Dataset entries
╔══

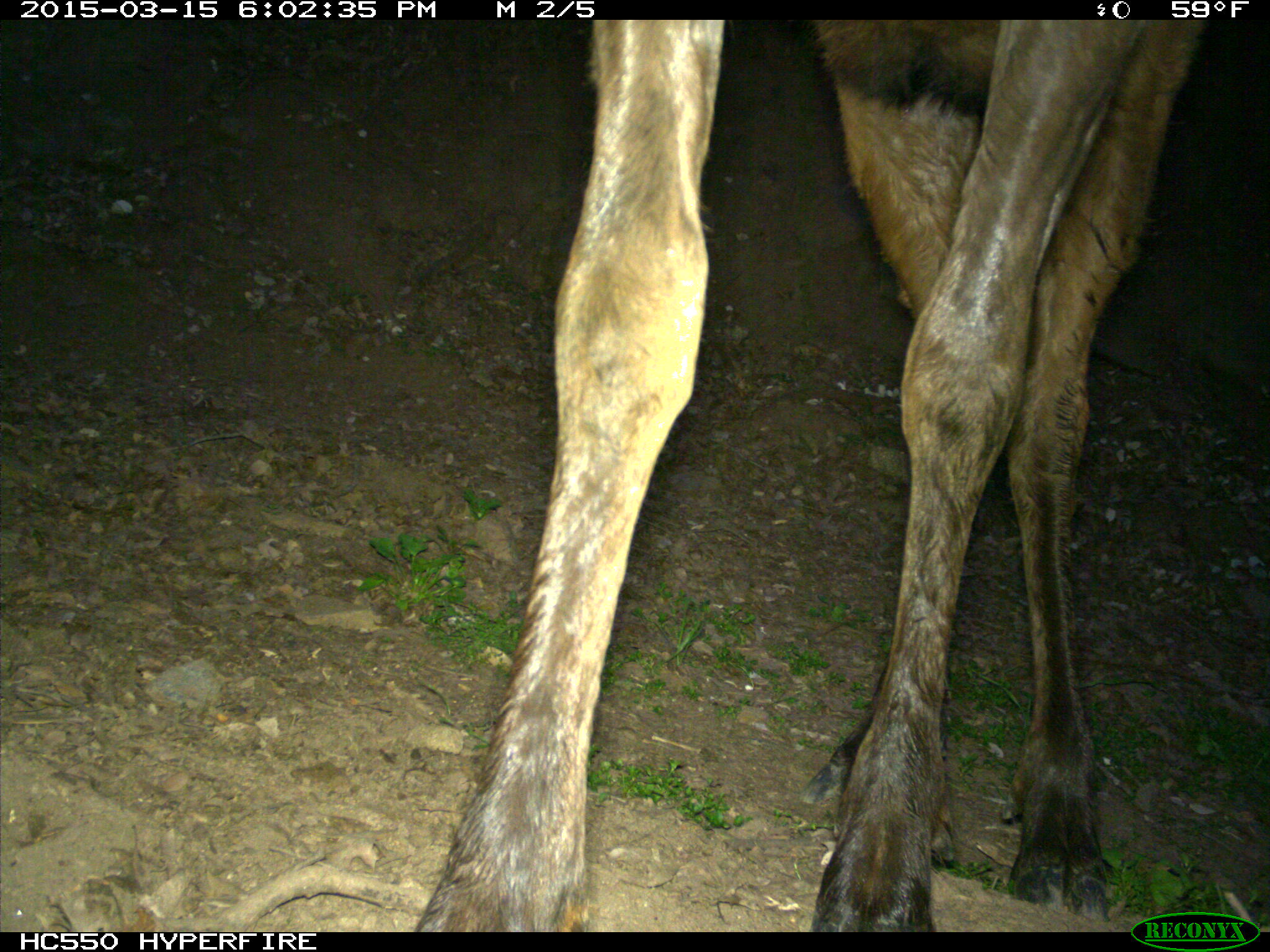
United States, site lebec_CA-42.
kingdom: Animalia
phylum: Chordata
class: Mammalia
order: Artiodactyla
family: Cervidae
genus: Cervus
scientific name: Cervus canadensis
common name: elk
Cervus canadensis (elk).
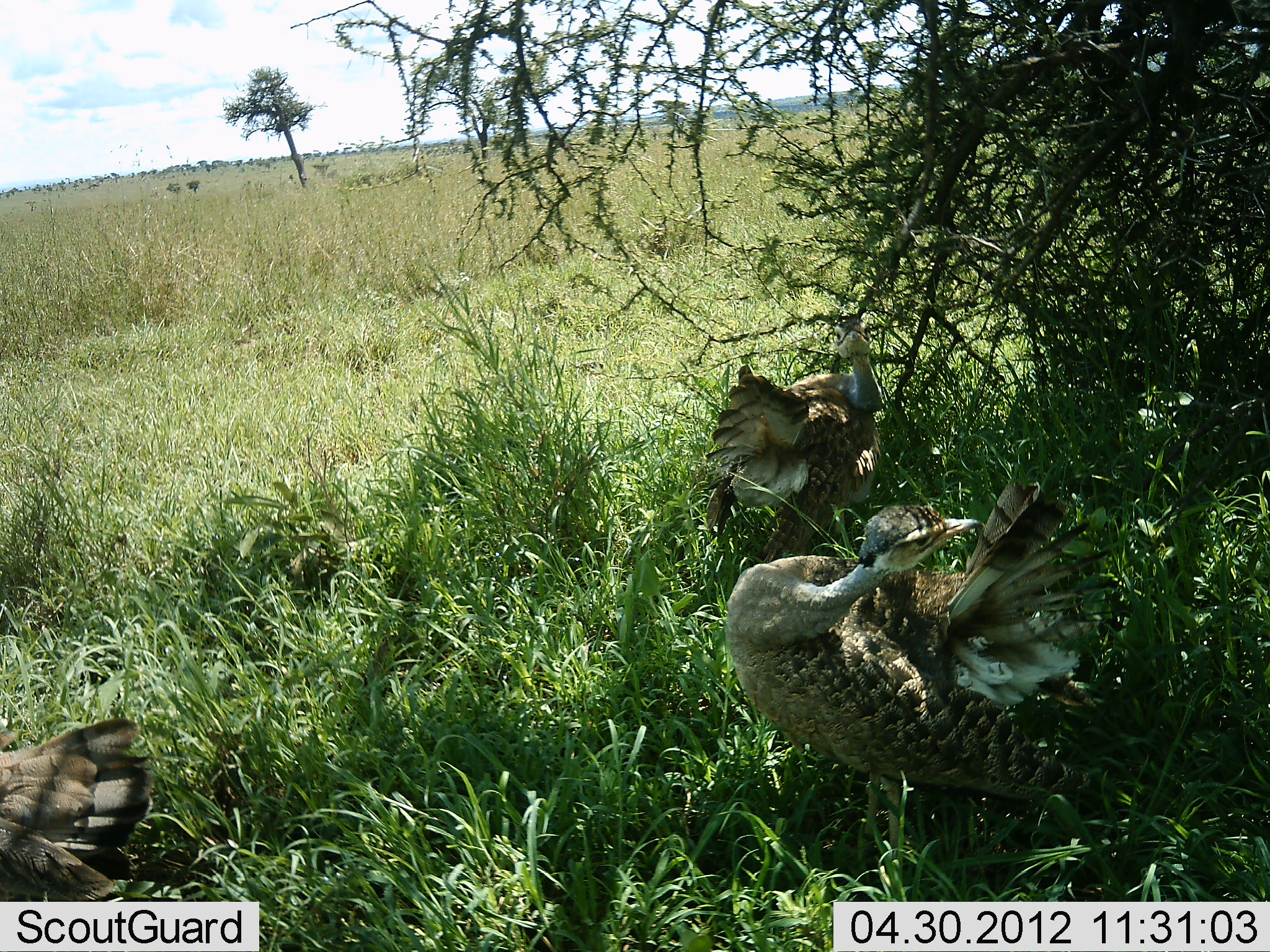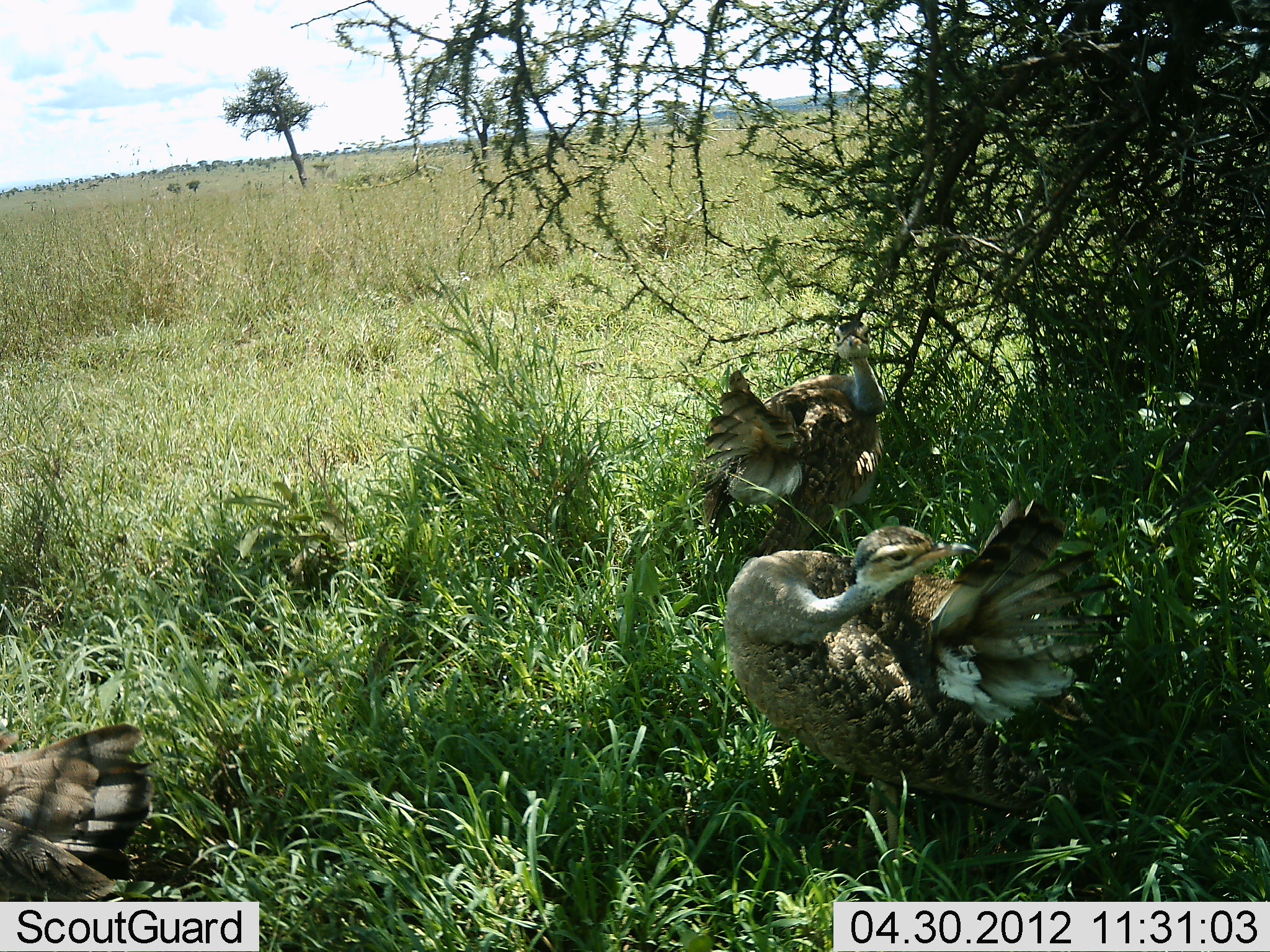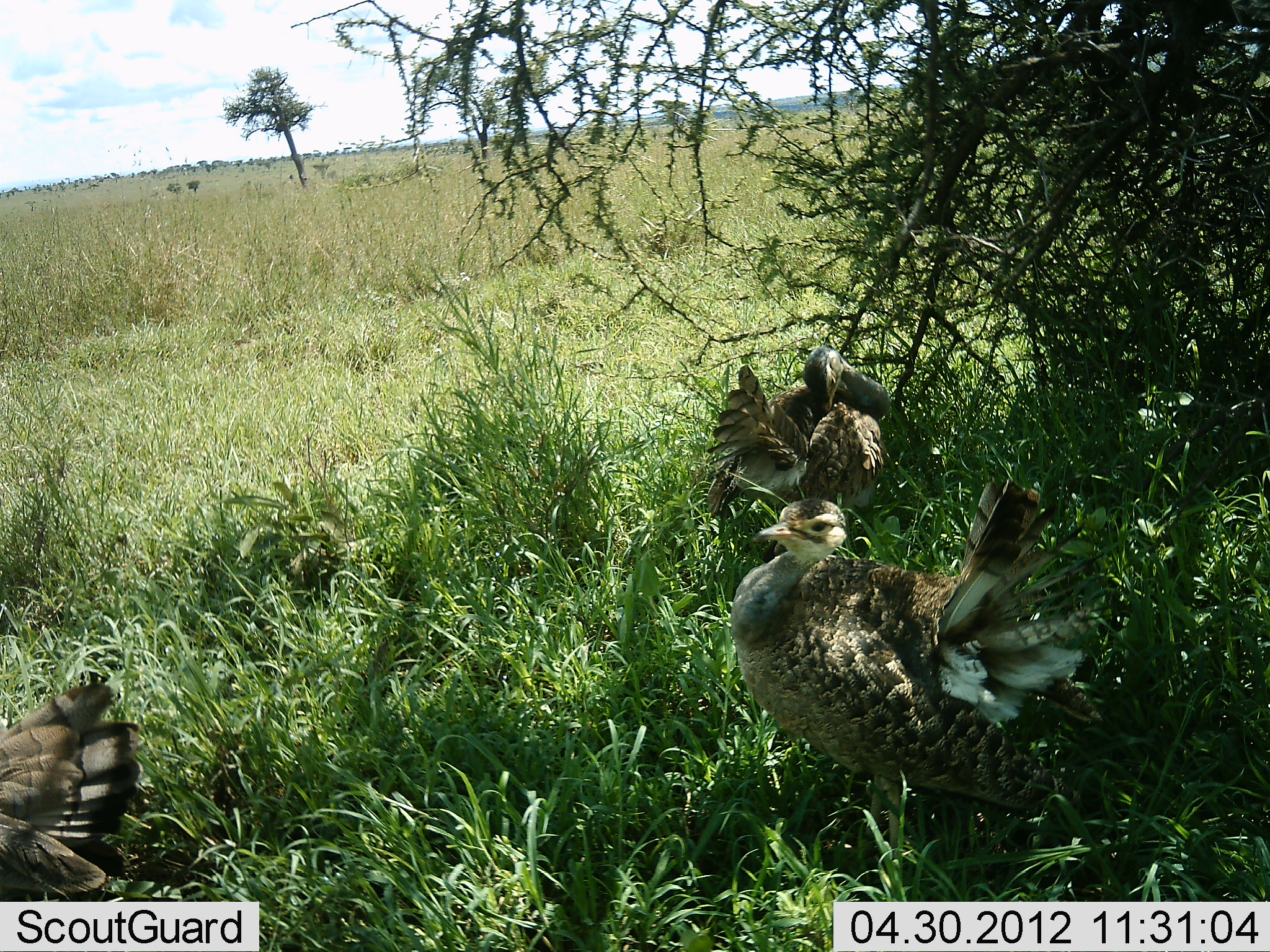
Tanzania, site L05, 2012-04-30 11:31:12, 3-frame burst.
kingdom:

╚══

* WHAT THIS TASK INVOLVES *
In the entries above, find each line with the word "site" and return it.

* RESPONSE AREA *
United States, site lebec_CA-42.
Tanzania, site L05, 2012-04-30 11:31:12, 3-frame burst.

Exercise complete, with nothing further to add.